### Source
>>
Adam wants to set up an opposition between ‘Catholic’ and ‘Protestant’ imaginations, and he wants to privilege the latter - not in quality terms, but for purposes of defining SF. The main SF line is ‘Protestant’ in its imaginings, with Catholic impulses providing important counterpoint. Roughly, Protestantism is all about the ‘disenchantment of the world’ and Catholicism is about magic and sacralization. So SF is Protestant and fantasy is Catholic, and the fact that SF is often hard to distinguish from fantasy just goes to show that Protestant and Catholic imaginative impulses can intertwine and do complicated stuff. “If I am asked to condense into a single sentence, my thesis is that science fiction is determined precisely by the dialectic between ‘Protestant’ and ‘Catholic’ (or, if one prefers less sectarian terms, between ‘deism’ and ‘magical pantheism’) that emerges out of the seventeenth century” (p. xi-ii).
I take this binary to be vague but intuitive. (And really I’m not hoping for any non-vague theses hereabouts.) Fine. But now this:
“I am not saying, as some critics have done, that SF ‘embodies religious myth’, or secularizes religious themes. SF may, of course, do either or both of these things, but this is not my argument. My argument is that the genre as a whole still bears the imprint of the cultural crisis that gave it birth, and that this crisis happened to be a European religious one” (3). The crisis is the Reformation, obviously.
But here’s what I don’t understood. Before I noticed this sentence, I did take Adam to be arguing that SF ‘embodies religious myth’, or ‘secularizes religious themes’. I took him to be saying that this is the evidence that SF still bears the imprint of its Reformation-era origins. So now it looks to me like Adam is saying: I’m not arguing A, I’m arguing A & B. Which isn’t exactly a denial that you are arguing A.
So what does it mean to assert that SF ‘bears the imprint’ of the Reformation, while not asserting that it is a matter of secularizing religious themes. I guess I’m not getting it. Adam, what say you?
’Secularizing religious themes’ covers a lot of, er, sins; and isn’t well chosen, as a phrase, by me there. ‘Embodies’ or ‘encodes specific religious myth’ means something more precise; that sort of sf that rewrites the Bible in space (or more specifically specifically retells or allegorises Biblical myth). Orson Scott Card’s Homecoming books, or Lessing’s Shikasta. Or the original series Battlestar Galactica, though not the new series, which is more complex. So some SF does this, but not much, and not the more interesting stuff.
The Reformation was about a lot more than ‘religion’, in the sense that Protestants and Catholics in Northern Ireland didn’t really spend the last quarter of the twentieth century trying to kill one another over doctrinal differences to do with the status of the eucharist.
In retrospect “between ‘deism’ and ‘magical pantheism’” isn’t very well put, either.
Hmmm, I don’t mean to get all picky about the choice of terms. (The subject won’t withstand any attempt to shave things too fine.) I was sort of curious whether maybe the idea was that both religion and science fiction express certain speculative metaphysical pictures. Or ideas about modernity.
<<
Region labeling records:
>>
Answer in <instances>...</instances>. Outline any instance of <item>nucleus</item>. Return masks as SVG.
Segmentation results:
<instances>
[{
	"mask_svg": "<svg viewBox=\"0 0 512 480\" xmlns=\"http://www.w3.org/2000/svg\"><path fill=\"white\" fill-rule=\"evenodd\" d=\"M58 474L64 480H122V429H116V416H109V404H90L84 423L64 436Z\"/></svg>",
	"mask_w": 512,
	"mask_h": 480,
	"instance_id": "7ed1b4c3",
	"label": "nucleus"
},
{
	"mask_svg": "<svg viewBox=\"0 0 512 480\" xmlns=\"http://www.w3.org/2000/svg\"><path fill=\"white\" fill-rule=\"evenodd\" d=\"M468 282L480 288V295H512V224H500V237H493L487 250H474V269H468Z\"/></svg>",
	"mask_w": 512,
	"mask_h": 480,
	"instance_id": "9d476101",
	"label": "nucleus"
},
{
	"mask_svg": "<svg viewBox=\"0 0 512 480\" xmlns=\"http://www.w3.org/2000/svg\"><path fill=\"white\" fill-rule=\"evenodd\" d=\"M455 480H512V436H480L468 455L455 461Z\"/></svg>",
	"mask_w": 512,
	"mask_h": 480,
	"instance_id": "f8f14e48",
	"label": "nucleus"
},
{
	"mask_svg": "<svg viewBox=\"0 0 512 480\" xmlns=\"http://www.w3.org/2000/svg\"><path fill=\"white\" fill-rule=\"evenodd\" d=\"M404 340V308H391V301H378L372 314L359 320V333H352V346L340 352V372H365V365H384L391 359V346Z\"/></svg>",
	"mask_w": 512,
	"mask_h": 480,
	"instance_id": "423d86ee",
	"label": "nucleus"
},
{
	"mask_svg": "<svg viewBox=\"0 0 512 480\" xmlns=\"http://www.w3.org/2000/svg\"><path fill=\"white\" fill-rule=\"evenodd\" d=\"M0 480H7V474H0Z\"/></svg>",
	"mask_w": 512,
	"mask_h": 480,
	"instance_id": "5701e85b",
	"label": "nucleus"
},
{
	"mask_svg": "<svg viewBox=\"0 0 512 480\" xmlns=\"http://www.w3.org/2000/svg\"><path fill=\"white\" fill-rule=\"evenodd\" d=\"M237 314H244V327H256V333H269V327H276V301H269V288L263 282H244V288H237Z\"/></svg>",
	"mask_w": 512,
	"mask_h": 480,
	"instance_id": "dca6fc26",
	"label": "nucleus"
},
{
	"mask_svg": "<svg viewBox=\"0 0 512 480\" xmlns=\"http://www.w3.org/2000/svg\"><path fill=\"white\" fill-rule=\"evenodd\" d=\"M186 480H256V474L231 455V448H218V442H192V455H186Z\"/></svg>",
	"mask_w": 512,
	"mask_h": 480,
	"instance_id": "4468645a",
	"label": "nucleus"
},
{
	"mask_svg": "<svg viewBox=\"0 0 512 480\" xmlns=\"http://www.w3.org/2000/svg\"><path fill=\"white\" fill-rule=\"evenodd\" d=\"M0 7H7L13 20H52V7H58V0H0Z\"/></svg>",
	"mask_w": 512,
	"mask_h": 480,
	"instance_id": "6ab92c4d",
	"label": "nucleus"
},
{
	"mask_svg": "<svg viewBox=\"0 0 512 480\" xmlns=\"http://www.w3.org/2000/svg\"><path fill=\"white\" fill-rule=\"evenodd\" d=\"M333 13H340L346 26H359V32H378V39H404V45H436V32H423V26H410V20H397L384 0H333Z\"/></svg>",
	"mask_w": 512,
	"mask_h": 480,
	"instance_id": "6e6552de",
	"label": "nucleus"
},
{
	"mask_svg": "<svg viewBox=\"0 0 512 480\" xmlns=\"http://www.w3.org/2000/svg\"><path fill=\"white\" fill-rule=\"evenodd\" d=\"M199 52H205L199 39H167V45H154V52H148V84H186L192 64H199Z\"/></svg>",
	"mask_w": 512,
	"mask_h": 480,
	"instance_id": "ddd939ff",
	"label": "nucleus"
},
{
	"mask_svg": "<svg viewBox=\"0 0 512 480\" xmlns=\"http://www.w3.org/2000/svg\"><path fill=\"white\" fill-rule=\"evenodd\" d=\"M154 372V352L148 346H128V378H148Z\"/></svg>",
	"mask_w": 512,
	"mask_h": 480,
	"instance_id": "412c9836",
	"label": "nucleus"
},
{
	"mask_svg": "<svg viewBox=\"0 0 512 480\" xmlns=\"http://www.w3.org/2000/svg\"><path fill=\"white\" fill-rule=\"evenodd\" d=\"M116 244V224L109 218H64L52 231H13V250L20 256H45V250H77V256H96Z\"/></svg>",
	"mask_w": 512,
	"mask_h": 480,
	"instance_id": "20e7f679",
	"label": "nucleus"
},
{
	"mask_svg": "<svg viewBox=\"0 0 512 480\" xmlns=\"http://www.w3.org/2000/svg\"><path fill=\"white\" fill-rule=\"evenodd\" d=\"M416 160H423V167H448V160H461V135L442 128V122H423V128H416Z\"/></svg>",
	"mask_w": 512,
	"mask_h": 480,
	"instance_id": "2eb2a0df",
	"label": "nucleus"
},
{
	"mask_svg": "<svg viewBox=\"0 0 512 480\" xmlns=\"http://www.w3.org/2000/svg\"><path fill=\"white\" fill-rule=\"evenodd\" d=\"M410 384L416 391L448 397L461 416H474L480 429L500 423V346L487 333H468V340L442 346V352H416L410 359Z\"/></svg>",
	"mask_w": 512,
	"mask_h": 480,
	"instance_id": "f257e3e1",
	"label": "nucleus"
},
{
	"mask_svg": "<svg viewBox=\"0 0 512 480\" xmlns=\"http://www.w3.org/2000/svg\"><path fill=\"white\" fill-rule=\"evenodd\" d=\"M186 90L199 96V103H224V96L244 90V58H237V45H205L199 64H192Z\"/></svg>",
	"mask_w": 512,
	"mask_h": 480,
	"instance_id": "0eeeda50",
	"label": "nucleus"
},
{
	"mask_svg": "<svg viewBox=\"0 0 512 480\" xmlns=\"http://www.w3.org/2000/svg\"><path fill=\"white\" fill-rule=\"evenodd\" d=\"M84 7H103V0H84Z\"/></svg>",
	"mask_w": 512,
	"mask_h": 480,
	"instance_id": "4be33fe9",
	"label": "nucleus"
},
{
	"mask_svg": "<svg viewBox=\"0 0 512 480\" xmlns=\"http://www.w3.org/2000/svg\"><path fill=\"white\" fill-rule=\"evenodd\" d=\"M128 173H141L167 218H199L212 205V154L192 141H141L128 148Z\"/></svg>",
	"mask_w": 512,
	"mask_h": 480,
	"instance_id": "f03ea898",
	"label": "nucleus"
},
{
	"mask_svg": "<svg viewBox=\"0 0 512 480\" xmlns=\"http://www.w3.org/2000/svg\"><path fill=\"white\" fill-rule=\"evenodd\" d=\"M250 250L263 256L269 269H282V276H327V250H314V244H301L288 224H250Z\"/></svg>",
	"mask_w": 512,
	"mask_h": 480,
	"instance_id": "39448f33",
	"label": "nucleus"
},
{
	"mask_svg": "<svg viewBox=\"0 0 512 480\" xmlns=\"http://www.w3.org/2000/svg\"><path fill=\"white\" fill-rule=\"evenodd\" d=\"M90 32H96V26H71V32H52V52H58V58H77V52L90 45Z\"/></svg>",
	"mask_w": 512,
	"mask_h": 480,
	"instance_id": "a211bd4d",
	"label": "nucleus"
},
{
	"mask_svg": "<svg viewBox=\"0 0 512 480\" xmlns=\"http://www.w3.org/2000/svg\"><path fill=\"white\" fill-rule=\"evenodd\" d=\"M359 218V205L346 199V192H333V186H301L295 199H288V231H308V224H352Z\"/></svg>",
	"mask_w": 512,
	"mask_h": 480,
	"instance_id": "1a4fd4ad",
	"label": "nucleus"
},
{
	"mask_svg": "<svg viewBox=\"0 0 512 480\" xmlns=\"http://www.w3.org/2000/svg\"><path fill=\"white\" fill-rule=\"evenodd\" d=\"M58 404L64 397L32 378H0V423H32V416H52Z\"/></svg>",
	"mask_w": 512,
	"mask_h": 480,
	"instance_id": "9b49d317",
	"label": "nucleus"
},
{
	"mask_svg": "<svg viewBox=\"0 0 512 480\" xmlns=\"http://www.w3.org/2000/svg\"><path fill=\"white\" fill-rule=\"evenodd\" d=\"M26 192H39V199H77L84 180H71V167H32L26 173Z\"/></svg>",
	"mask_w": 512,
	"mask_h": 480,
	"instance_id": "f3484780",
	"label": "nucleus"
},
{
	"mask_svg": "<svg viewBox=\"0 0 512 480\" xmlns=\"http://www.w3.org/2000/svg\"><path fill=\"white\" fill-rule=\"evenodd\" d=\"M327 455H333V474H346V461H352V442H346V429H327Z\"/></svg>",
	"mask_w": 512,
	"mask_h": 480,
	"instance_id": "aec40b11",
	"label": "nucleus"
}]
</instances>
<<
### Exercise task 1
From the passage on science fiction and the Reformation, repeat the part starting with "So what does" and going on through "what say you?".
### Exercise task 2
Do these statements agree with the passage on science fiction and the Reformation? Answer yes or no for each, and quote the words from the passage that settle it.
(a) The Protestant-Catholic binary is called vague but intuitive.
(b) The original series Battlestar Galactica is said to be more complex than the new series.
(c) The cultural crisis that gave birth to the genre is said to be the Reformation.
### Exercise task 3
Pick up the passage on science fiction and the Reformation after its final sentence and carry it on.

### Task answer 1
So what does it mean to assert that SF ‘bears the imprint’ of the Reformation, while not asserting that it is a matter of secularizing religious themes. I guess I’m not getting it. Adam, what say you?

### Task answer 2
(a) Yes: "I take this binary to be vague but intuitive."
(b) No: "Or the original series Battlestar Galactica, though not the new series, which is more complex."
(c) Yes: "The crisis is the Reformation, obviously."

### Task answer 3
I guess I get it about not ‘embodying religious myth’ if you mean it very strongly, in the Aslan-grade ‘in your world I have a DIFFERENT name’ sense. You aren’t saying that all science fiction is this C.S. Lewisesque attempt to feed modern folks religion dressed up as exciting fantasy or science fiction (I haven’t read either Card’s Homecoming books or Lessings Shikasta.) But does anyone actually say the opposite?
I read Adam’s book as specifically setting itself up in opposition to, say, Alexei and Cory Panshin who define sf in terms of myth in their history of the genre.
Also there are many ways in which the origins of sf in the 16th and 17th centuries owe a great deal to the Protestant reformation (changing attitudes to education, to science, Baconian experimentalism, attitudes to hierarchies, the rise of empiricism, etc, etc) which fed directly in to the nature and character of the genre.
I disagree with Adam in detail on a number of points in his history, but in this broad shaping of it I think he is spot on.
"the 16th and 17th centuries owe a great deal to the Protestant reformation (changing attitudes to education, to science, Baconian experimentalism, attitudes to hierarchies, the rise of empiricism, etc, etc)”
This is fair enough, of course, but I would tend to use Protestant Reformation as one item alongside the others, rather than as a master term covering the lot.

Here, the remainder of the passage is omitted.